It has to be from the heart
excerpt Be Still and Know - Ch.1
Sep 1, 1979 Buddha Hall

020



(no question)
Have you watched a Zen painting closely?
There are a few things you will be surprised to see. Human figures are very small, so small that if you don’t look minutely you will miss them.
Trees are big, mountains are big, the sun and moon, rivers and waterfalls are big, but human beings are very small. In the Western painting the human being is very big; he covers the whole canvas.
Now this is not right, this is not proportionate, this is not true. The human being covering the whole canvas is very egoistic – but the painter is egoistic.
The Zen master is right: man is only a tiny part in this great universe. The mountains are big and the waterfalls are big and the trees are big and the stars and the moon and the sun – and where is man?
Just the other day I was looking at a Zen painting. The men were so small, two small figures crossing a bridge, that I would have missed them because tall mountains and trees were covering the whole painting.

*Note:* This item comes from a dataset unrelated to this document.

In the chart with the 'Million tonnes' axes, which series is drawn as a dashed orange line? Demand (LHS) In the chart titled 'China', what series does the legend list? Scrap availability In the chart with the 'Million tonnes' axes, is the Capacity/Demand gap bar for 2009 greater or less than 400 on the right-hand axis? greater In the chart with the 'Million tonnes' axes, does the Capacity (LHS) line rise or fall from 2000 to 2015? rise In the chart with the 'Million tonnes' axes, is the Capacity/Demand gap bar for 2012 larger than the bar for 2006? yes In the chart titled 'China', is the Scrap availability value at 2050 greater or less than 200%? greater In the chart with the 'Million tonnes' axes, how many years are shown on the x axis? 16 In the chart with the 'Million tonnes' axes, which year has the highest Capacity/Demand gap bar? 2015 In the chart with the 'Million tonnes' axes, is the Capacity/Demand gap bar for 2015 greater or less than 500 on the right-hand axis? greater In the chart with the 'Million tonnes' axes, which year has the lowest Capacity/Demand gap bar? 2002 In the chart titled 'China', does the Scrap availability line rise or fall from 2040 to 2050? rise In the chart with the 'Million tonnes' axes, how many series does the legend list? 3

But there was a note underneath the painting saying, “Please don’t miss, there are two human figures on the bridge.” Then I had to look very closely – yes, they were there, two human figures, very small, walking hand in hand, passing over the bridge.
This is the right proportion, this is a non-egoistic painting.

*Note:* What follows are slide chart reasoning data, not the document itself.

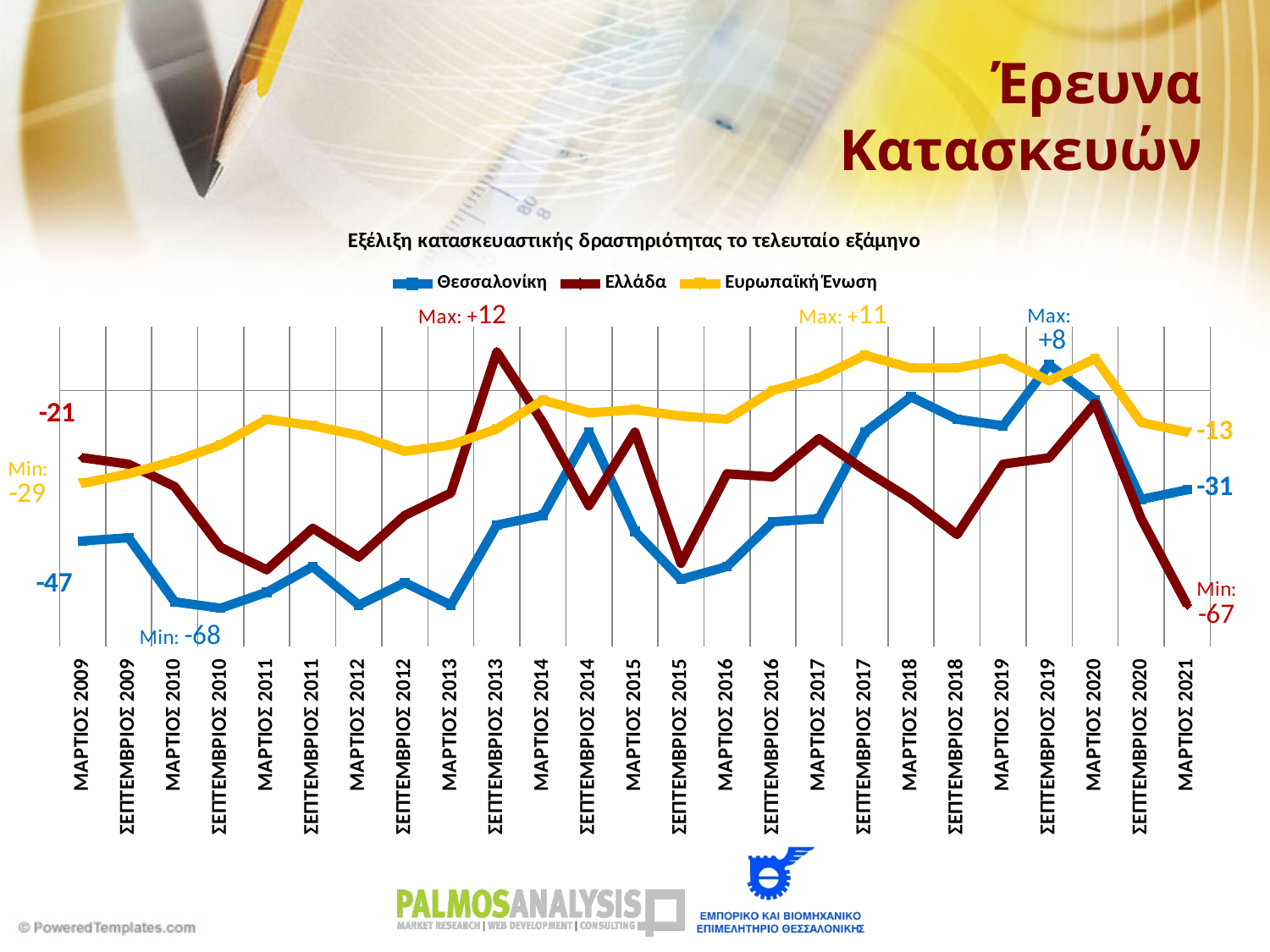
What is the value for Θεσσαλονίκη in ΜΑΡΤΙΟΣ 2021? -31 How many time periods are shown on the x axis of the chart? 25 By how much did the Ελλάδα value fall from ΜΑΡΤΙΟΣ 2009 (-21) to ΜΑΡΤΙΟΣ 2021 (-67)? 46 In which period does the Ελλάδα series reach its maximum, and what is that value? ΣΕΠΤΕΜΒΡΙΟΣ 2013, +12 What type of chart is shown on the slide? Line chart In ΜΑΡΤΙΟΣ 2021, which series has the higher value: Ευρωπαϊκή Ένωση or Θεσσαλονίκη? Ευρωπαϊκή Ένωση How many series does the chart legend list? 3 What is the maximum value of the Ευρωπαϊκή Ένωση series? +11 What is the value for Θεσσαλονίκη in ΜΑΡΤΙΟΣ 2009? -47 What is the value for Ευρωπαϊκή Ένωση in ΜΑΡΤΙΟΣ 2021? -13 What is the value for Ελλάδα in ΜΑΡΤΙΟΣ 2021? -67 In which period does the Θεσσαλονίκη series reach its minimum, and what is that value? ΣΕΠΤΕΜΒΡΙΟΣ 2010, -68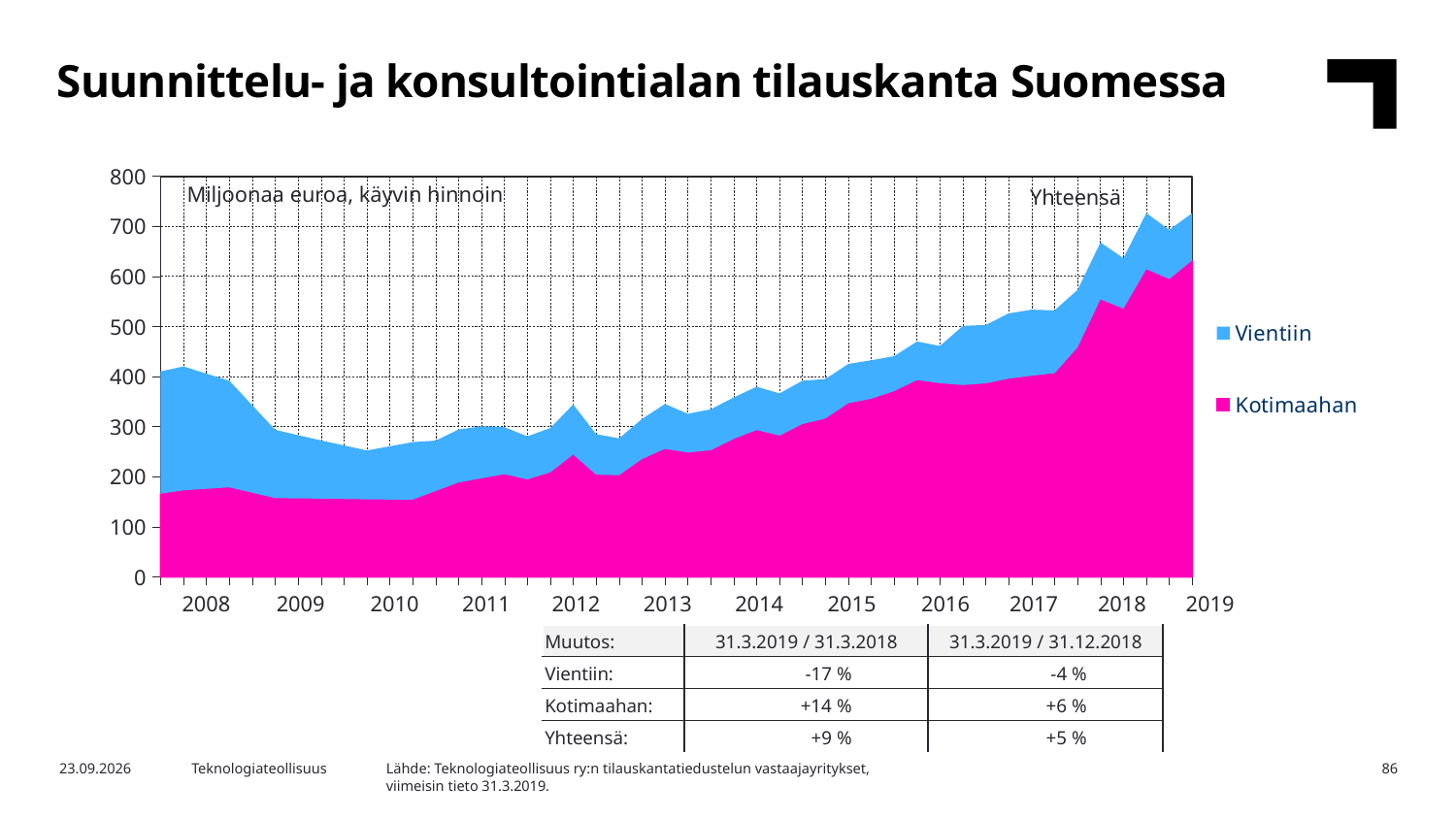
Is the Kotimaahan value at the end of the series (2019) greater or less than 600? greater Is the total (Yhteensä) value at the start of 2008 greater or less than 400? greater How many year labels are shown on the x axis? 12 At the end of the series in 2019, which is larger, the Kotimaahan value or the Vientiin value? Kotimaahan Does the total (Yhteensä) value rise or fall between 2013 and 2019? rise How many series does the chart legend list? 2 Is the total (Yhteensä) value at the end of the series (2019) greater or less than 700? greater What unit is stated in the label at the top left of the chart area? Miljoonaa euroa, käyvin hinnoin Which two series are listed in the chart legend? Vientiin and Kotimaahan What kind of chart is shown on the slide? stacked area chart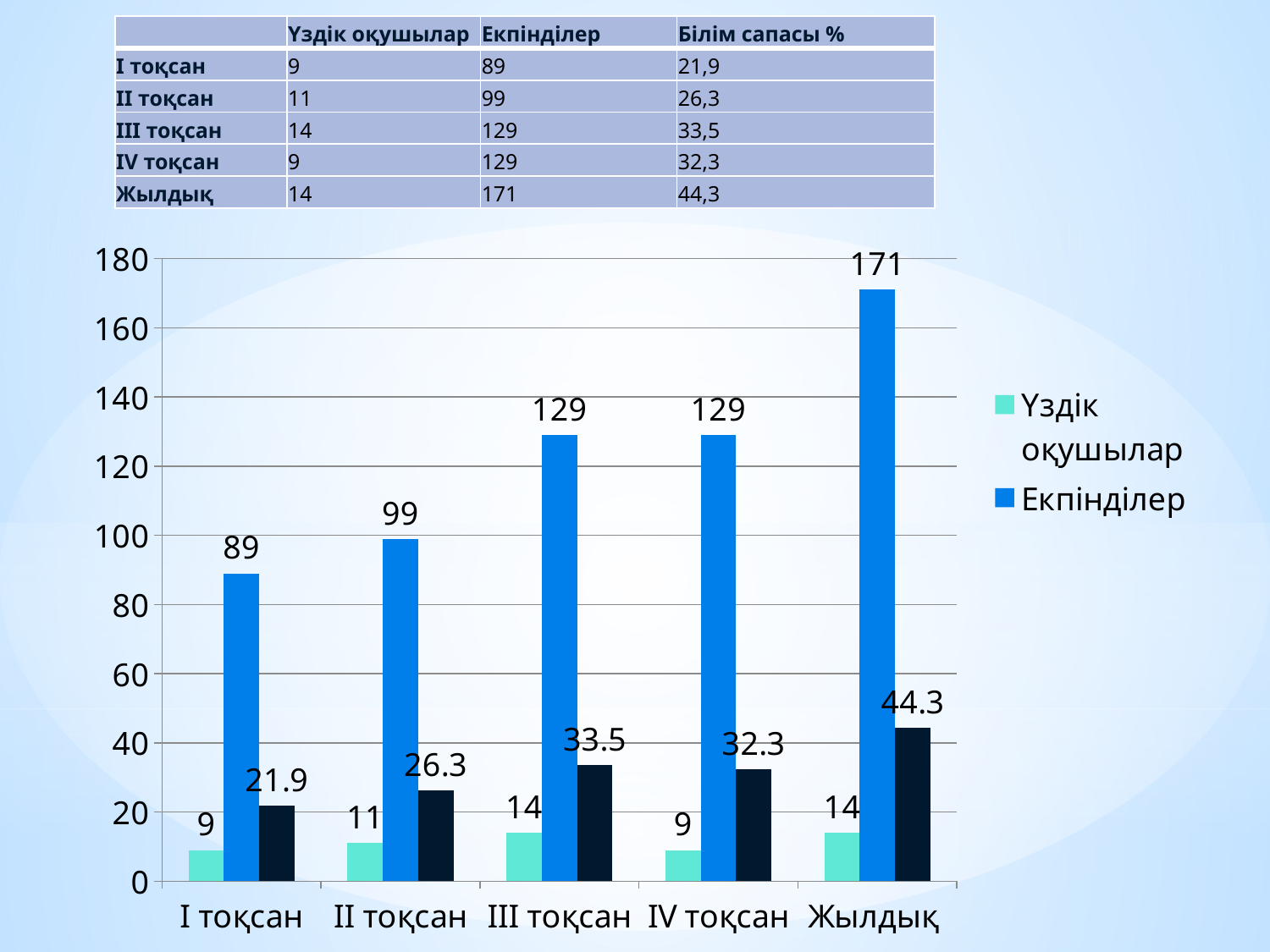
Which category has the lowest value for Екпінділер? I тоқсан What colour are the Екпінділер bars? blue What is the value for Үздік оқушылар in II тоқсан? 11 Which is larger, the Екпінділер value for I тоқсан or for II тоқсан? II тоқсан Do the Екпінділер values rise or fall from I тоқсан to Жылдық? rise Which category has the highest value for Екпінділер? Жылдық What is the value of the dark bar (Білім сапасы %) for Жылдық? 44.3 What is the value for Екпінділер in III тоқсан? 129 What type of chart is shown on the slide? bar chart What is the difference between the Екпінділер values for Жылдық and IV тоқсан? 42 How many series does the legend list? 2 How many categories are shown on the x axis? 5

In Western paintings you will find the whole canvas covered. In the Zen painting only a small part of the canvas is covered, and the remaining part is empty. It looks like a wastage; if you are going to make such a small painting, why not use a small canvas? Why use such a big canvas which covers the whole wall, and just in the corner make a small painting?
But the Zen people say that’s how things are: “Emptiness is so much all around. The whole sky is empty – how can we leave out the sky? If we leave out the sky the painting will be untrue.”
Now no Western painting has that vision, that we are surrounded by emptiness.
The earth is very small, humanity a very small part of the earth, and infinite emptiness all around. To be true, to be existentially true, the emptiness cannot be left outside; it has to be there. This is a different vision, from a different side. Zen painting is not done in the Western way.
In the Western painting you will find that the painter goes on improving; on one coat of paint there will be another coat of paint and still another coat of paint, and he goes on improving and touching up and doing things.
Zen painters cannot do that, that is impossible. They use a certain kind of paper, rice-paper, on which you can make only one stroke. You cannot correct it, you have to leave it as it is. The paper is so thin that if you try to correct it the whole thing will be lost.
Why is rice-paper being used? So that the mind has nothing to do – the mind is constantly trying to improve, to make things better. It has to be from the heart, a single stroke. If your heart is full of it, it will come right.
But you cannot correct it, correction comes from the mind.
Zen painting is never corrected; if you correct it your correction will always show that you are not a master. It has to come out of your meditativeness, your silence. Your feeling of the moment is spread on the rice-paper.